Il declino degli impollinatori rappresenta una delle più gravi minacce alla biodiversità, alla salute e alla sicurezza alimentare globale. Senza api e insetti impollinatori, milioni di persone rischiano carenze alimentari e problemi sanitari
Secondo l’ultimo dossier pubblicato dal WWF Italia, oltre il 40% degli impollinatori invertebrati a livello globale è attualmente a rischio estinzione. In Europa, circa il 50% delle specie di insetti impollinatori è in declino, mentre un terzo è già classificato come minacciato. Questi dati emergono nel contesto della Giornata Mondiale delle Api (20 maggio) e sono il frutto di una crescente attenzione scientifica al fenomeno, confermata da studi dell’IPBES (Intergovernmental Science-Policy Platform on Biodiversity and Ecosystem Services) e da ricerche pubblicate su riviste come Environmental Health Perspectives.
Gli impollinatori, che comprendono api, bombi, farfalle, sirfidi e altri insetti, sono responsabili della riproduzione di circa il 75% delle colture alimentari globali e del 90% delle piante da fiore selvatiche. In termini concreti, si stima che un terzo degli alimenti comunemente consumati — tra cui mele, mandorle, fragole, zucchine e pomodori — dipenda direttamente dall’impollinazione animale. A livello economico, il valore del servizio di impollinazione supera di gran lunga quello della sola produzione apistica: una colonia di api può generare fino a 1.000 euro in prodotti agricoli impollinati, contro i circa 240 euro derivanti da miele e altri derivati dell’alveare.
Sul piano nutrizionale, gli impollinatori influenzano la disponibilità di frutta, verdura e frutta secca, alimenti essenziali per una dieta equilibrata. La riduzione della loro attività, secondo uno studio pubblicato su Environmental Health Perspectives, è già correlata a un aumento delle carenze nutrizionali e a circa 500.000 morti premature annue nel mondo, dovute a patologie croniche aggravate da diete povere di micronutrienti.
Le principali minacce per queste specie derivano da tre fattori interconnessi: l’agricoltura intensiva con uso massivo di pesticidi (in particolare i neonicotinoidi), la frammentazione e perdita degli habitat naturali e il cambiamento climatico, che altera tempi di fioritura e migrazione. Anche la qualità dell’aria, soprattutto nelle zone rurali, gioca un ruolo importante. L’ammoniaca prodotta dagli allevamenti intensivi, ad esempio, contribuisce alla formazione di particolato fine (PM2.5), che può avere effetti indiretti anche su insetti sensibili alla composizione chimica dell’ambiente.

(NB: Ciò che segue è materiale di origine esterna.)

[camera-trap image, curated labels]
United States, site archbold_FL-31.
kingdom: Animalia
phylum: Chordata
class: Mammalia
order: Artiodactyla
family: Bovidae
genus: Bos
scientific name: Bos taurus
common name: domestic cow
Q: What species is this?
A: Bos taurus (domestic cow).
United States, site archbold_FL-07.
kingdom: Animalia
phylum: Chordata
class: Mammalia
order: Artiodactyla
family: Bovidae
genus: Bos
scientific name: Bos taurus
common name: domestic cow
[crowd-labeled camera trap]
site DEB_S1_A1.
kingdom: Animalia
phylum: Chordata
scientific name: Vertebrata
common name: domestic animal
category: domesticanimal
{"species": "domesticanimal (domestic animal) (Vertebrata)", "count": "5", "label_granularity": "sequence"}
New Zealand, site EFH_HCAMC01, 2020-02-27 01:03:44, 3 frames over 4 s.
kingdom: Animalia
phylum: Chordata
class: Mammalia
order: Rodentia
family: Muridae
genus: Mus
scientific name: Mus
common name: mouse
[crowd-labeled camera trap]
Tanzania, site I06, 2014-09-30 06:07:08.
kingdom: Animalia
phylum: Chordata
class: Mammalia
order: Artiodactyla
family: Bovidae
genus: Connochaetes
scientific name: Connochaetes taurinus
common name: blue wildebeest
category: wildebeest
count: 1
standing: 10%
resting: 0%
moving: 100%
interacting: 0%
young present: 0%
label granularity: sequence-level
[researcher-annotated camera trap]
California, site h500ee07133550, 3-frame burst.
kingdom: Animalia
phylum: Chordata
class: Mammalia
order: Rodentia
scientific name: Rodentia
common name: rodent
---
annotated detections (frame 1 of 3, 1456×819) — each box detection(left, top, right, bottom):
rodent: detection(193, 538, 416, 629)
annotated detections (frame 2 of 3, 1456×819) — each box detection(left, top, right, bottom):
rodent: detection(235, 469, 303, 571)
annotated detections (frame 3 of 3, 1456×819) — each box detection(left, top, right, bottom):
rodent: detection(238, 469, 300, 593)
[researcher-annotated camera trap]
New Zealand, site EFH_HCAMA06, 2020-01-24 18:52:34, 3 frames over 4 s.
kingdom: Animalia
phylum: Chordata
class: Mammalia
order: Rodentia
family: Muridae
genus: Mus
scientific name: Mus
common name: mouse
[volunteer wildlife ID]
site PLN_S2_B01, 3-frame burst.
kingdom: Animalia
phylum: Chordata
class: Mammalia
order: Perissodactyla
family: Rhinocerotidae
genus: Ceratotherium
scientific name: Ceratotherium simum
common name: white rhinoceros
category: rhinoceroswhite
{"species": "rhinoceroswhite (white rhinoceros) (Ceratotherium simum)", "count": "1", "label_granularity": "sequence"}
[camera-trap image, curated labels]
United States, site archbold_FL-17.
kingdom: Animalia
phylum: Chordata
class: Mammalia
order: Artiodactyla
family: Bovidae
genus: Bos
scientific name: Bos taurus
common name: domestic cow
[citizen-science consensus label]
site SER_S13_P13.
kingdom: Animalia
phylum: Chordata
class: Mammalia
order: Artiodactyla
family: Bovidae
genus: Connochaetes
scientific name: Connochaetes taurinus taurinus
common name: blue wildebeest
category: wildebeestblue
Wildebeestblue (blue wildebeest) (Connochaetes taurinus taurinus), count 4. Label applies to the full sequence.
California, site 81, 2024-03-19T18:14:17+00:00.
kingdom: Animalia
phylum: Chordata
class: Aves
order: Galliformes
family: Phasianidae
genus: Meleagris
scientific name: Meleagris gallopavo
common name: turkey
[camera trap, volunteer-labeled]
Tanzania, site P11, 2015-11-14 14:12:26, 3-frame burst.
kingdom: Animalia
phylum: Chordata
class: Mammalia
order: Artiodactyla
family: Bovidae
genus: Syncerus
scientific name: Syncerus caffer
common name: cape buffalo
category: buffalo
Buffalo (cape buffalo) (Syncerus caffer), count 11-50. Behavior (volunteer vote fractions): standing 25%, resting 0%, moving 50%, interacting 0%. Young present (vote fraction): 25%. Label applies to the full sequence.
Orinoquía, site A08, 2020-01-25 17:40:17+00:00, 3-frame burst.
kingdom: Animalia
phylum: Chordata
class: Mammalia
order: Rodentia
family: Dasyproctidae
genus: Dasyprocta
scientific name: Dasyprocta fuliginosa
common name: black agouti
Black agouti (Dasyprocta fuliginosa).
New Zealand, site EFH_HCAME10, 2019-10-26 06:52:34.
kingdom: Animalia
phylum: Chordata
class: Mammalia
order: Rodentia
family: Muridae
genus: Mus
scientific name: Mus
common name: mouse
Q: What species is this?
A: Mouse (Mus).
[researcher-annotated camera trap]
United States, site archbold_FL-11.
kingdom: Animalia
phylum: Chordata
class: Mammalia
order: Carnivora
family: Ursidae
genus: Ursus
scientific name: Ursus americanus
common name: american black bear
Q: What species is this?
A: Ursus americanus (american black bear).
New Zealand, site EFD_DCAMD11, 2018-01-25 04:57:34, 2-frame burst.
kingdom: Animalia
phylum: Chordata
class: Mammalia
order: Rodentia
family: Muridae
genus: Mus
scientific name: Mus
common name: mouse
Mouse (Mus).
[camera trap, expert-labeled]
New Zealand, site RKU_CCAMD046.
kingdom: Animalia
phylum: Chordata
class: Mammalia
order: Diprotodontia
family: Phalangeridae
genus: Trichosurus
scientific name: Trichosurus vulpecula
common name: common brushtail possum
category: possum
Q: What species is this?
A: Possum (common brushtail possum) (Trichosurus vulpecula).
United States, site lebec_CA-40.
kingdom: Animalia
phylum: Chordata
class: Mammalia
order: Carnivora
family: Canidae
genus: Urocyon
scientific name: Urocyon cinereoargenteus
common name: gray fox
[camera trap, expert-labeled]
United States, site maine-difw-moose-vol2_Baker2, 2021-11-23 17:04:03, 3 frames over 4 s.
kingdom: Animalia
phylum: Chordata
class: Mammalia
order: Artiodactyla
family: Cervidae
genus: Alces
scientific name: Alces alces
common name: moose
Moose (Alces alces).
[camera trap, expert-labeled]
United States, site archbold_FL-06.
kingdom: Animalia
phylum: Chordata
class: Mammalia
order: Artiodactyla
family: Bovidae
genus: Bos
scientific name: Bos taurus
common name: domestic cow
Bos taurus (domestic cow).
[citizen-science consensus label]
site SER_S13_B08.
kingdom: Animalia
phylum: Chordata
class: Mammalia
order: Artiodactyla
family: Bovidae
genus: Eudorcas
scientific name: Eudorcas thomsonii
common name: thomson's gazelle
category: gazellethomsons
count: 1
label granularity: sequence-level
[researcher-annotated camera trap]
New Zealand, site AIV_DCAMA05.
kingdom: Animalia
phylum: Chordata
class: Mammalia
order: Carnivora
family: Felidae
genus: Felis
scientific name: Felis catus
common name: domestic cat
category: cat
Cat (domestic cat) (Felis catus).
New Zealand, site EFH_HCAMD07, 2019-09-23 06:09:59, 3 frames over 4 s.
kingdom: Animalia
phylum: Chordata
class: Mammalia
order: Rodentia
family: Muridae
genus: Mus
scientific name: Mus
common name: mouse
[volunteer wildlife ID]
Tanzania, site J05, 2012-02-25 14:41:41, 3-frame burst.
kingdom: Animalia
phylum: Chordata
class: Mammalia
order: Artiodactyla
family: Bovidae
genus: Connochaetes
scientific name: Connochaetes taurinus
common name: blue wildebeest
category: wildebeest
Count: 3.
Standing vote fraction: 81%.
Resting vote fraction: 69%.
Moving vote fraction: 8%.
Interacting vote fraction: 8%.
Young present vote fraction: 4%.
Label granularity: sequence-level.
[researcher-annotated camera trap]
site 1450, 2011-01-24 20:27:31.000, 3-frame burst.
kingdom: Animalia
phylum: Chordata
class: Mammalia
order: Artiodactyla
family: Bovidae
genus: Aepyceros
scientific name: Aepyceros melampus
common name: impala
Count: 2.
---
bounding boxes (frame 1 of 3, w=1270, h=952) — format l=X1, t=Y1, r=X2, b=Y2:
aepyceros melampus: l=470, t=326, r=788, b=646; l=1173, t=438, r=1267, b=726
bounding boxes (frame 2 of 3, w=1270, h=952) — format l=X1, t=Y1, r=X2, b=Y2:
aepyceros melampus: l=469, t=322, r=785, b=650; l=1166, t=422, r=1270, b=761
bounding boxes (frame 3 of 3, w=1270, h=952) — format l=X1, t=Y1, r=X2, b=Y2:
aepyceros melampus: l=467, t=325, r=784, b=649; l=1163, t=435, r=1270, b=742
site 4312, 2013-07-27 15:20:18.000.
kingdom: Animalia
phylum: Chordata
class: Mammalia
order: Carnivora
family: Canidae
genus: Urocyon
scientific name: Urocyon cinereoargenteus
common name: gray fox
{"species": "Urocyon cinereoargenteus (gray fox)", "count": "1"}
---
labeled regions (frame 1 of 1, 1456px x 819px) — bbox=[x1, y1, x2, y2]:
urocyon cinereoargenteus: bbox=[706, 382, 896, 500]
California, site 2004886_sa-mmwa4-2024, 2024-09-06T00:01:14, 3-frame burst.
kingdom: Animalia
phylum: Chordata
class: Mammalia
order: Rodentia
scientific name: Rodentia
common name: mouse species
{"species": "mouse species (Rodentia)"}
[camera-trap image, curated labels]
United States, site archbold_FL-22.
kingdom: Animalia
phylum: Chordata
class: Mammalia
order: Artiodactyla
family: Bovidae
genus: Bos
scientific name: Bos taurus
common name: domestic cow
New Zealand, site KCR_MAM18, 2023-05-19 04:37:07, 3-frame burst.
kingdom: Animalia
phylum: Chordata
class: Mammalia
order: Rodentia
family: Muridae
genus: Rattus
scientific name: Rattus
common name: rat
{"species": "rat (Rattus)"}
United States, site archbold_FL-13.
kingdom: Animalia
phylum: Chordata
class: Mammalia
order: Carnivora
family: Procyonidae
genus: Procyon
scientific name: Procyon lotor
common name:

Sul fronte normativo, nel 2018 l’Unione europea ha vietato l’uso all’aperto di tre neonicotinoidi (imidacloprid, clothianidin e thiamethoxam), riconosciuti come dannosi per gli impollinatori. Tuttavia, restano concessi utilizzi in serra e deroghe nazionali, anche in Italia. Il ritiro della proposta SUR (Sustainable Use Regulation) da parte della Commissione UE ha suscitato preoccupazione tra gli ambientalisti, poiché il regolamento mirava a una significativa riduzione dell’uso di pesticidi chimici entro il 2030.
In positivo, un passo avanti è rappresentato dall’approvazione della Nature Restoration Law, che prevede il ripristino di almeno il 20% degli ecosistemi degradati dell’UE entro il 2030. Il regolamento obbliga gli Stati membri a implementare piani specifici per arrestare il declino degli impollinatori e ad attivare sistemi di monitoraggio standardizzati sulle popolazioni di Apoidei, Sirfidi e Lepidotteri.
Accanto a strumenti legislativi, si stanno diffondendo anche pratiche sul territorio. Il progetto Bosco delle Api, avviato a Roma nel 2020 e replicato a Cremona nel 2023 da Greenpeace, è un esempio di food forest urbana. In queste aree agroforestali multifunzionali, piante da frutto, ortaggi e fiori coesistono in un sistema che favorisce la biodiversità e la presenza stabile di impollinatori. Queste iniziative rappresentano modelli replicabili di gestione del verde urbano in chiave ecologica, educativa e comunitaria.
Tutelare la biodiversità con azioni concrete
Istituzioni e cittadini possono contribuire alla salvaguardia di queste specie con azioni concrete: dalla riduzione dell’uso di pesticidi nei giardini domestici alla promozione dell’agricoltura biologica e al sostegno dell’apicoltura locale. Anche attività di citizen science, come il monitoraggio volontario degli insetti, possono offrire dati utili alla ricerca scientifica.
Riorientare il sistema agroalimentare europeo verso modelli più sostenibili, come l’agroecologia e la rotazione delle colture, non è solo una questione ambientale, ma una scelta strategica per la resilienza futura della sicurezza alimentare e della salute pubblica.